In the long-standing local ritual of Abbots Bromley dancing, six men carry sets of caribou horns, followed by a hobby horse, a man dressed as a woman, a boy with a bow and arrow, and a fool who periodically dings a small triangle. The archetypal characters who follow the horn dancers were likely actors in a play that has since been lost and the dance perhaps a part of the dramatic action. Lines of five dancers each approach, retire, cross, and repeat, with some clashing of the horns. The style is sprightly, using many different tunes (including “Yankee Doodle”)
In contrasting style, the Revels tradition uses what Abbots Bromley locals call “The Old Tune” a haunting melody first notated in the 1850s by an Abbots Bromley resident, William Robinson, who said it was old in his time. Revels founder, Jack Langstaff, first saw the dance performed outdoors at twilight in a wooded setting – the dancers appeared, made their serpentine figures, and then disappeared in a way that suggested a never-ending flow of ritual mystery that resonated with his concept of Revels.

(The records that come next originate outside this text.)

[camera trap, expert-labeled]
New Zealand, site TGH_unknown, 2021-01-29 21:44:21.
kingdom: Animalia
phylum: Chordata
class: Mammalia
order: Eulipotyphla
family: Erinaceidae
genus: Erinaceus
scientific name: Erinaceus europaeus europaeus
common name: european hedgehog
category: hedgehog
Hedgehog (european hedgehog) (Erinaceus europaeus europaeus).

When not being used for the dance, the horns in Abbots Bromley (recently carbon-dated to 1065) hang on the walls of the local church. At least one historian of the dance has identified them with an 11th-century monk named Wulfric, counselor to King Ethelred and founder of a Benedictine Abbey on whose land the village was founded in 1004. He speculates that the horns were from caribou brought in by Vikings, possibly the same Vikings against whom Wulfric defended Mercia in 1010. Nothing is known of the dance at that period, or even if there was such a dance at that time.
The earliest reference in writing appeared in 1686, when Dr. Robert Plot, in A Natural History of Staffordshire, described a dance he called “the hobby horse dance,” involving six sets of caribou horns and a hobby horse. At that time, the dance was done at Christmas.
Since the 19th century, the dance has been performed on the Monday after the first Sunday after September 4th, for reasons no one quite knows. It is an all-day affair performed to several lively tunes with local processions in town and travel to outlying areas. There is much food, drink, singing, and general social merriment throughout the day, and the horns are then retired to the church to wait another year.